REFERENCE: static/js/tinymce/jscripts/tiny_mce/plugins/paste/editor_plugin_src.js:722:74:722:75: here
REFERENCE: static/js/tinymce/jscripts/tiny_mce/plugins/paste/editor_plugin_src.js:722:76:722:77: here
REFERENCE: static/js/tinymce/jscripts/tiny_mce/plugins/paste/editor_plugin_src.js:722:78:722:79: here
Via
../../bin/sarif-extract-tables results.sarif tables
sarif-extract-tables now produces two output tables,
tables/
├── messages.csv
└── relatedLocations.csv
that contain the relevant information and can be joined or otherwise combined on
the struct_id_4055 key.
For example, adding to the end of sarif-extract-tables:
import IPython
IPython.embed()
msg = d2[d2.message.str.startswith("Character ''' is repeated [here]")]

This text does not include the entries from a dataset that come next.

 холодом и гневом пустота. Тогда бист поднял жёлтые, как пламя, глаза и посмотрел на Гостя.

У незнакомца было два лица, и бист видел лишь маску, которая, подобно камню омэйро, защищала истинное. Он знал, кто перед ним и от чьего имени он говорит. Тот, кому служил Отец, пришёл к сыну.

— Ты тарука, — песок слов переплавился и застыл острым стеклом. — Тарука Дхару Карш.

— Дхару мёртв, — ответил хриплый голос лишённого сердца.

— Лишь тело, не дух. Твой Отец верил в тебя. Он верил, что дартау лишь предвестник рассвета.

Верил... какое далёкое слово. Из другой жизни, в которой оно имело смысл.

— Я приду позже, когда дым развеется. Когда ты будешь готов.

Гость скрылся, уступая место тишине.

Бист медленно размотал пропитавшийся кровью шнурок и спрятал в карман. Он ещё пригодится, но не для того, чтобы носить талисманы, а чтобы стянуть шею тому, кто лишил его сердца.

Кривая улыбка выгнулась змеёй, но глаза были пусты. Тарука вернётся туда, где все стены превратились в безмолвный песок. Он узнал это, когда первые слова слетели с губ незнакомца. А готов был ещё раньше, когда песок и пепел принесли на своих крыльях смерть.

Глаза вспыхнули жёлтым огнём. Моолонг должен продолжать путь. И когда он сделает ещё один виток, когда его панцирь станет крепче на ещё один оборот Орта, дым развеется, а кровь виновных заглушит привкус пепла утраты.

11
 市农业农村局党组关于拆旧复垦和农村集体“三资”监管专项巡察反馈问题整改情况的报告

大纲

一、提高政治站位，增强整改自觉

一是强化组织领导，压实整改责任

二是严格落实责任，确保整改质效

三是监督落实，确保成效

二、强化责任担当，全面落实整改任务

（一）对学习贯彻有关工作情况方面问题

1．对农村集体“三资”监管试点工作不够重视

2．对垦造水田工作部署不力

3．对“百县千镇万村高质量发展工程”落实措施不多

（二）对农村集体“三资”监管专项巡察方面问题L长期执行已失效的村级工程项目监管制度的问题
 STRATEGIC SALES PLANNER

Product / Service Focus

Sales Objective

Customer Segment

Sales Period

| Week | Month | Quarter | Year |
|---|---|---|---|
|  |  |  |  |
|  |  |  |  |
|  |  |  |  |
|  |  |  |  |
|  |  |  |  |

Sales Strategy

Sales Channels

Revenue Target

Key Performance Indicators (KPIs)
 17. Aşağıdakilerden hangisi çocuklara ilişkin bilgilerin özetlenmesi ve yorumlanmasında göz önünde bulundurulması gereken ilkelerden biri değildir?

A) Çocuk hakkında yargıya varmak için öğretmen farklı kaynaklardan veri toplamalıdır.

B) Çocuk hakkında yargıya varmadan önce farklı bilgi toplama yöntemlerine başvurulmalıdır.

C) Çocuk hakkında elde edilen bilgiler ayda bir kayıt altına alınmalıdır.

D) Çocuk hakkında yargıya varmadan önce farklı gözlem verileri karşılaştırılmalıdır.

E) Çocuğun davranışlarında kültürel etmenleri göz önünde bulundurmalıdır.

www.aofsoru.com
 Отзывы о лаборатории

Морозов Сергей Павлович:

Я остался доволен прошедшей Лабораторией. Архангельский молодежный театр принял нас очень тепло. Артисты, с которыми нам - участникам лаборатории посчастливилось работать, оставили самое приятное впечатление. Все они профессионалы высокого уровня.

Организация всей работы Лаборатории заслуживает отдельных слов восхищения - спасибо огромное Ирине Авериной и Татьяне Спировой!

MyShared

dr3[dr3.struct_id_4055 == msg.struct_id_4055.values[0]]
In [24]: msg
Out[24]:
struct_id_4055 ... message
180 4796917312 ... Character ''' is repeated [here](1) in the sam...
[1 rows x 7 columns]
In [25]: dr3[dr3.struct_id_4055 == msg.struct_id_4055.values[0]]
Out[25]:
struct_id_4055 uri startLine startColumn endLine endColumn message
180 4796917312 static/js/tinymce/jscripts/tiny_mce/plugins/pa... 722 74 722 75 here
181 4796917312 static/js/tinymce/jscripts/tiny_mce/plugins/pa... 722 76 722 77 here
182 4796917312 static/js/tinymce/jscripts/tiny_mce/plugins/pa... 722 78 722 79 here
or manually from the shell:
# pick up the struct_id_4055:
0:$ grep "static.*Character ''' is repeated \[here\]" tables/messages.csv
180,4927448704,static/js/tinymce/jscripts/tiny_mce/plugins/paste/editor_plugin_src.js,722,72,722,73,"Character ''' is repeated [here](1) in the same character class.
# and find relatedLocations:
0:$ grep 4927448704 tables/relatedLocations.csv
180,4927448704,static/js/tinymce/jscripts/tiny_mce/plugins/paste/editor_plugin_src.js,722,74,722,75,here
181,4927448704,static/js/tinymce/jscripts/tiny_mce/plugins/paste/editor_plugin_src.js,722,76,722,77,here
182,4927448704,static/js/tinymce/jscripts/tiny_mce/plugins/paste/editor_plugin_src.js,722,78,722,79,here
Changes:
- Introduce scli-dyys, a random id string for later identification and removal of
dummy table rows.
- Keep the struct_id_4055 column to join tables as needed.
- Output is now written to a directory as there are always multiple files.
Common to all:
| ('locations', 'Array008') |
| ('message', 'Struct009') |
| ('partialFingerprints', 'Struct010') |
| ('rule', 'Struct011') |
| ('ruleId', 'String'), |
| ('ruleIndex', 'Int'))) |
Only some problems and flow problems have
| ('relatedLocations', 'Array014') |
Add dummy value for relatedLocations to reduce to two result categories,
@kind flow problem and @kind problem.